* [Given instruction]: Turn the data, from the line containing "In this photographed" through the end of the data, into a Markdown table with the columns Row and Line text. Give each line its own numbered row, skip blank lines, and leave the pictures out.

— begin Task input —

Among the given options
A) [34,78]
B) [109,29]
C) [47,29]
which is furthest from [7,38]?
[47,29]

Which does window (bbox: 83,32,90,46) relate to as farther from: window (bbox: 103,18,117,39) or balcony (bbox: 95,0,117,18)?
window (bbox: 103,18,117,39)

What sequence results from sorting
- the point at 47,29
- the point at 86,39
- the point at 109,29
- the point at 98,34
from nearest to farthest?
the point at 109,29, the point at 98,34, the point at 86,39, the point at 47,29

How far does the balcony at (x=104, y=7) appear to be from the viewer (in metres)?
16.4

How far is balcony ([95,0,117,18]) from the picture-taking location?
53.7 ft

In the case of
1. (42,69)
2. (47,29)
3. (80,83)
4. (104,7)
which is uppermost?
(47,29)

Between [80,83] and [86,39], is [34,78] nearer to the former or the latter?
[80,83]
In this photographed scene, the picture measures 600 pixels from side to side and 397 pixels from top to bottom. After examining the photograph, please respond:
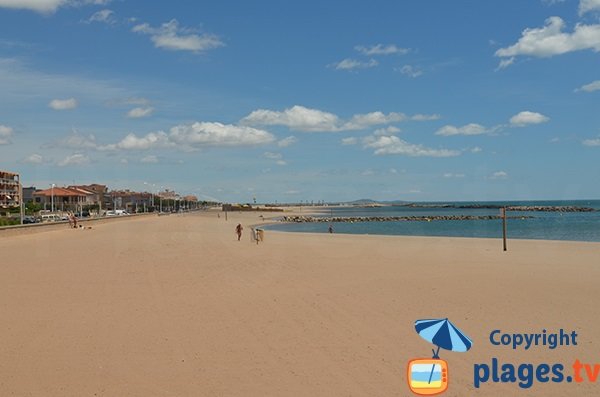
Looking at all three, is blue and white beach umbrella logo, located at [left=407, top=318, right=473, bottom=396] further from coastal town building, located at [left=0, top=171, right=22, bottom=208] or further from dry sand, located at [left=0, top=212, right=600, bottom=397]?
coastal town building, located at [left=0, top=171, right=22, bottom=208]

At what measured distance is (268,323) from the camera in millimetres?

— end Task input —

* [Answer to this task]:
| Row | Line text |
|---|---|
| 1 | In this photographed scene, the picture measures 600 pixels from side to side and 397 pixels from top to bottom. After examining the photograph, please respond: |
| 2 | Looking at all three, is blue and white beach umbrella logo, located at [left=407, top=318, right=473, bottom=396] further from coastal town building, located at [left=0, top=171, right=22, bottom=208] or further from dry sand, located at [left=0, top=212, right=600, bottom=397]? |
| 3 | coastal town building, located at [left=0, top=171, right=22, bottom=208] |
| 4 | At what measured distance is (268,323) from the camera in millimetres? |